Appraisals Muddy Housing Recovery

Home Appraisal
Home Appraisal

Recently I wrote about the new Home Valuation Code of Conduct, which forces a sort of fire wall between appraisers and mortgage brokers/lenders. It has caused uproar in the appraisal industry, as new middleman threaten to chase local appraisers with local relationships out of business.

But now I’m hearing rumblings of another sort in appraisal country.

Thanks to the new surge in foreclosures after all those moratoria expired, many appraisers are comparing regular existing properties to foreclosure sale properties. “Appraisers are now more likely to compare new homes to foreclosures, which can be ‘apples and oranges’ in many cases,” says John Burns of California-based John Burns Real Estate Consulting.

In some markets, appraisals are contributing to price deterioration. Home builder analyst Ivy Zelman reports on a builder in California who says that it “had to drop prices on all sales in process 8 percent at one community due to appraisals coming in too low.” The same in Florida.

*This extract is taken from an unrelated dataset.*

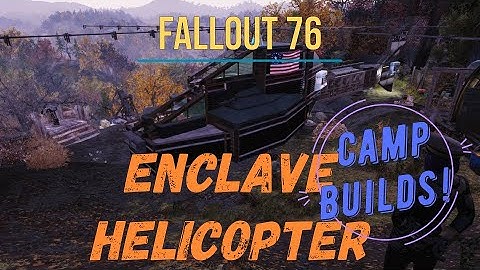 Fallout 76 Camp Build - Enclave Helicopter - Adventure mode
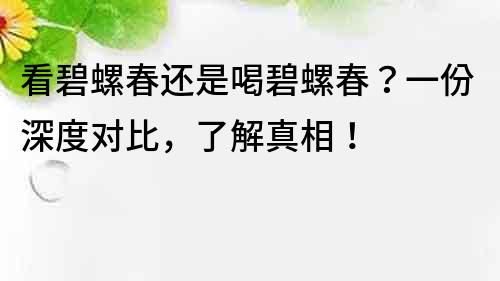 看碧螺春還是喝碧螺春？一份深度對(duì)比，了解真相！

Spring Real Estate Guide 2009 | A CNBC Special Report
Spring Real Estate Guide 2009 | A CNBC Special Report

“We believe that overly-conservative appraisers could potentially prolong the process of price deterioration, as builders attempting to push price may encounter appraisal prices well below contract due to foreclosures and other distressed sales,” writes Zelman. “This issue is exacerbated by the recent Home Valuation Code of Conduct instituted May 1st, requiring third-party appraisals on all GSE-approved loans.”

I first got wise to this growing appraisal problem well over a year ago, when a Realtor told me she was having trouble with a sale in Bethesda, MD because the appraisal came in below the sale price. That was well before the real crash in credit, and Bethesda is not exactly a hotbed of foreclosures. I think appraisals are getting far too little attention in the jambalaya of housing rescue plans, and they may just be the hottest ingredient.